Feelings about fertility and sexual adequacy are interconnected for many men, especially through male factor infertility. Couples with long term infertility, who have faced much treatment failure, report higher levels of depression, low satisfaction with their sex lives, and low levels of well being.” The stigma of male factor infertility described earlier has huge effects on the man. The problems infertile men have with sexual inadequacy stem from social ridicule and resulting low self-esteem. It is estimated that 40% of infertile individuals experience significant emotional distress with possible long-term implications. M.J. Muller, from the University of Mainz, Germany, said, “Sexual dissatisfaction of infertile men could also be related to a withdrawal from sexual activities and hence to even lower chances of conception.” Infertility can plague an individual all of their life. Subjects are infertile if they have unprotected sex for 12 months resulting in no pregnancy. This means that the diagnosed infertility may be temporary and/or reversible.
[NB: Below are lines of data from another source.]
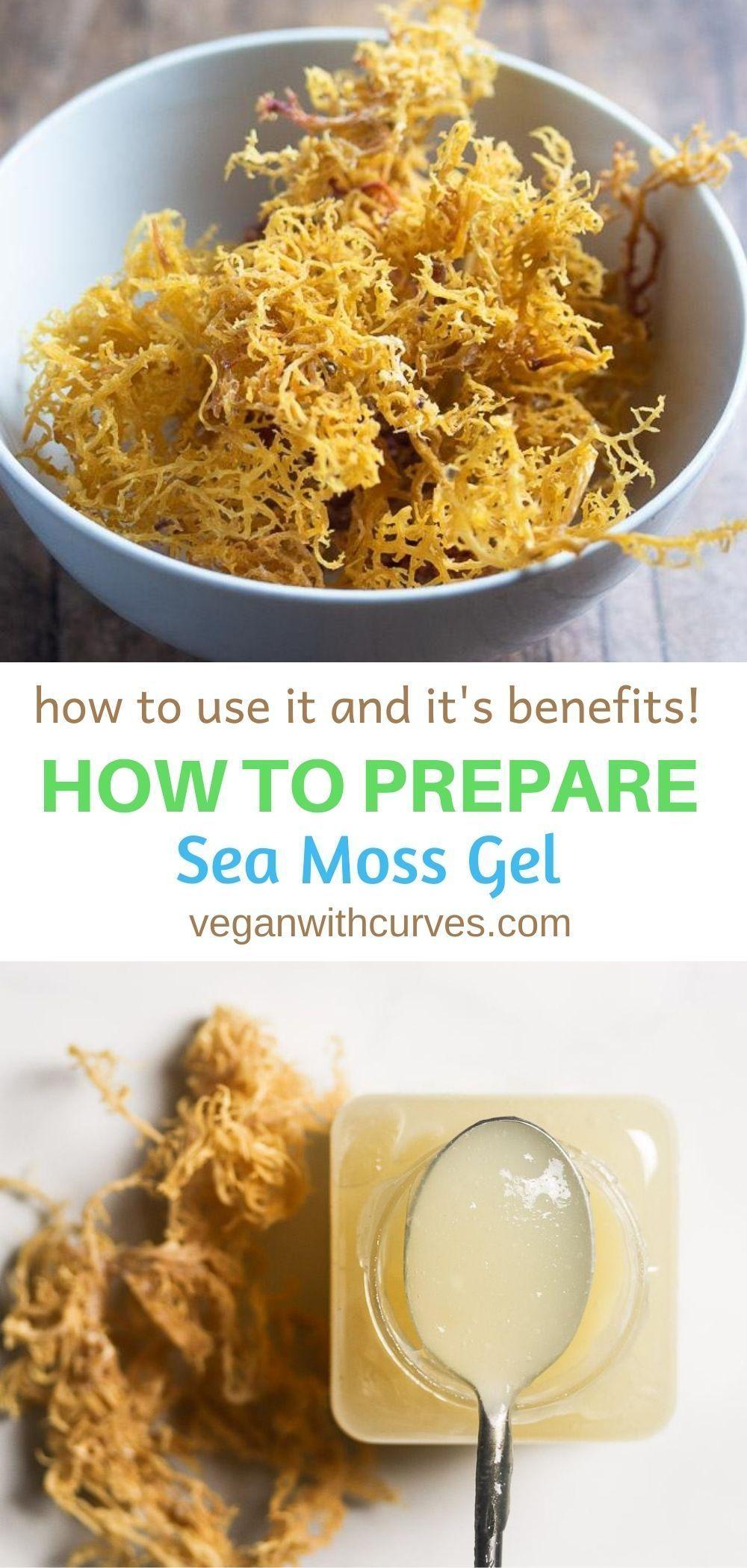 How To Make Sea Moss Gel Sea Moss Whole Food Recipes Healthy Recipes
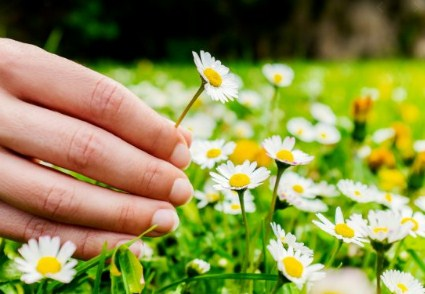 Penjelasan Arti Mimpi Memetik Bunga Menurut Primbon Jawa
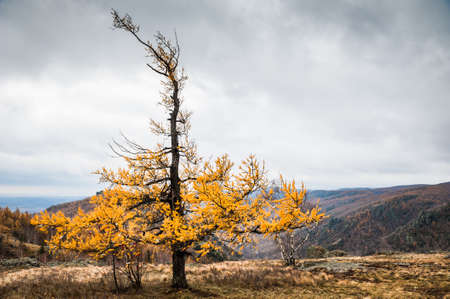 larch tree: Yellow larch tree in the mountains. Autumn landscape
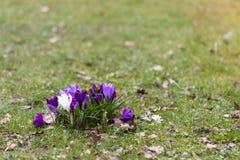 Krokusblumen in einem Park Lizenzfreie Stockfotografie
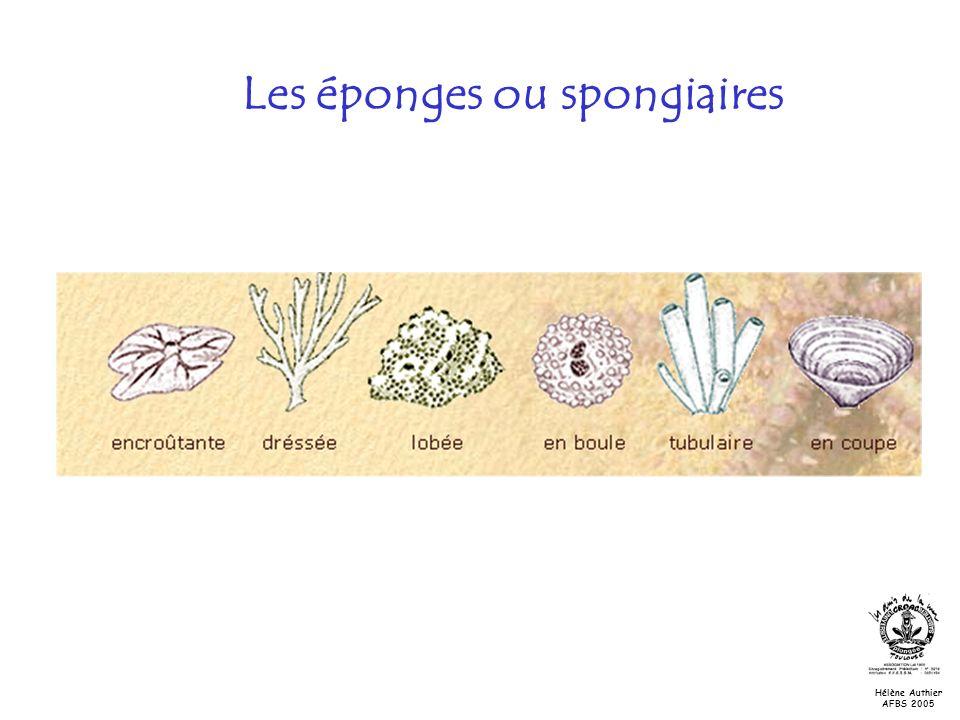 Les éponges ou spongiaires Hélène Authier AFBS 2005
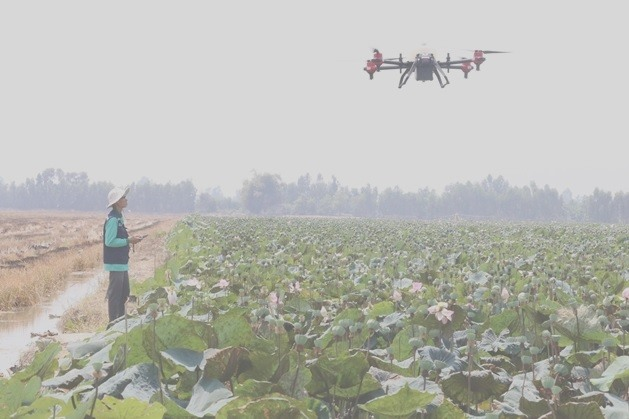 Đồng Tháp farmers adopt drones to spray crops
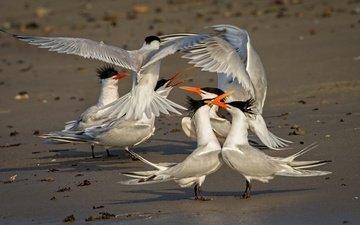 wings, birds, beak, the game, tern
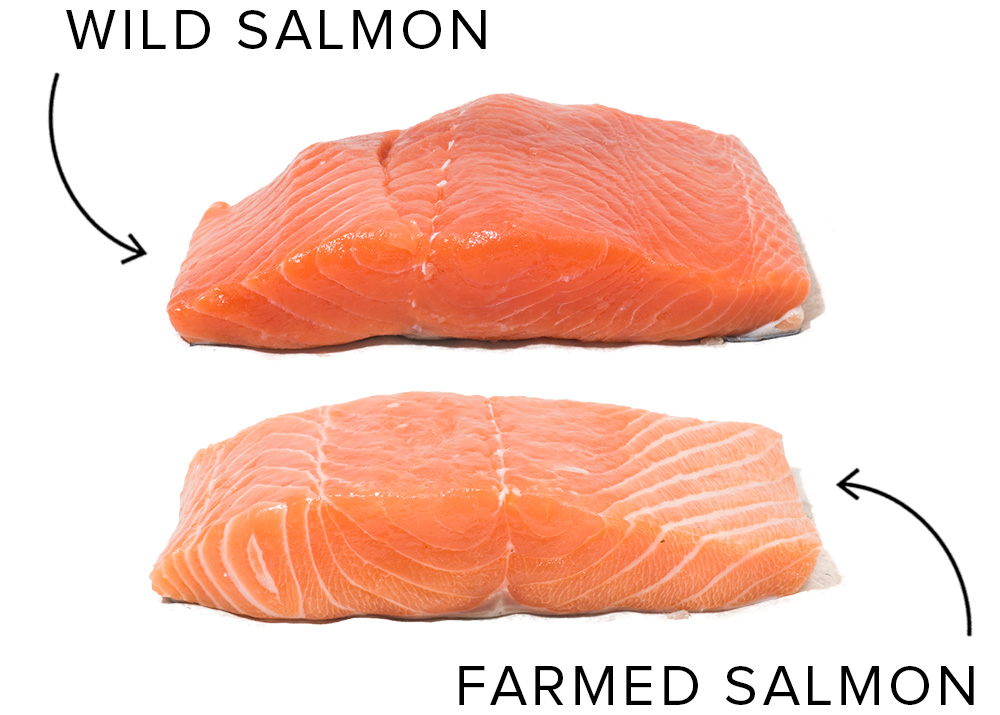 Ideal Doneness Temperature For Wild Salmon Cook S Illustrated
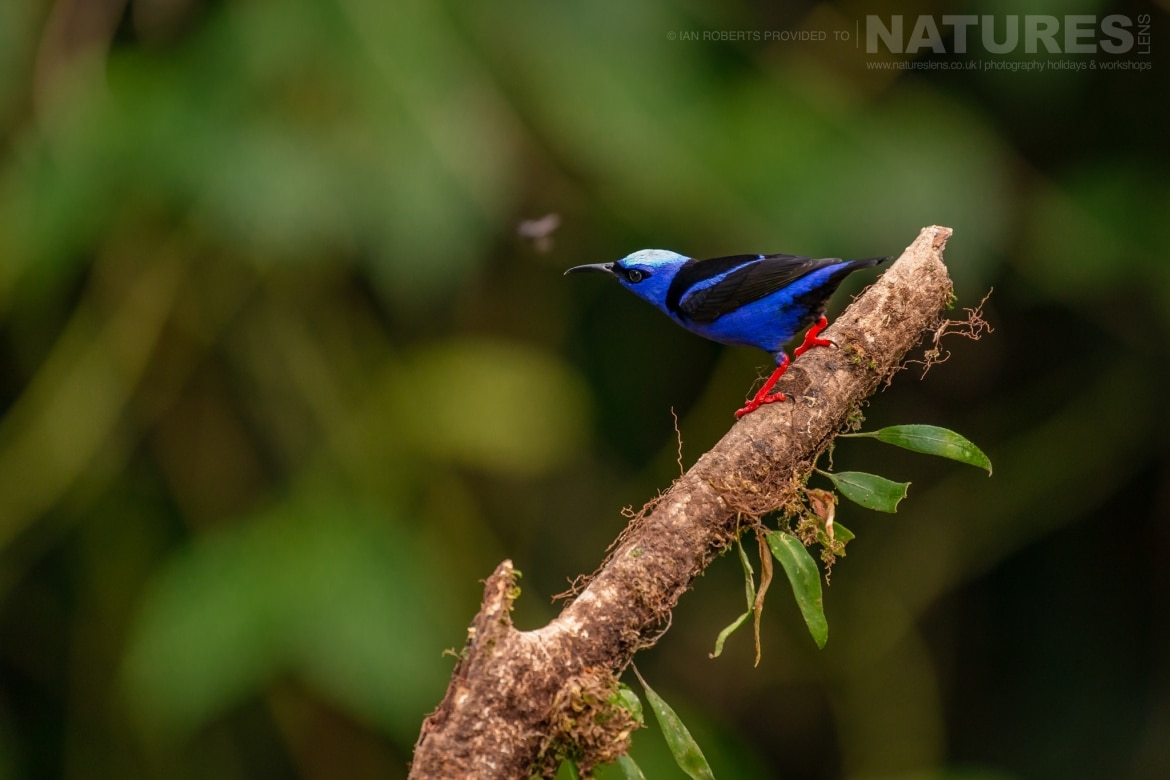 A Red Legged Honeycreeper photographed during the NaturesLens Costa Rican Wildlife Photography Holiday 1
==Psychological treatment==

The most prevalent psychological treatment is counseling and marriage therapy. A lot of men believe that there are numerous disincentives to psychological treatment despite its potential benefits, especially for those forms of infertility most linked to psychological and behavioral factors. Men are much less likely to seek out psychological help than women. Men who acknowledge infertility, articulate the sources of their anxiety, express their loss of confidence in sexual adequacy, deal openly with their wives' disappointment and anger, and consciously redefine their male and marital roles show improved sperm counts and may even be more successful at impregnating their wives. There is an important role of psychoanalytic treatment when dealing with male infertility.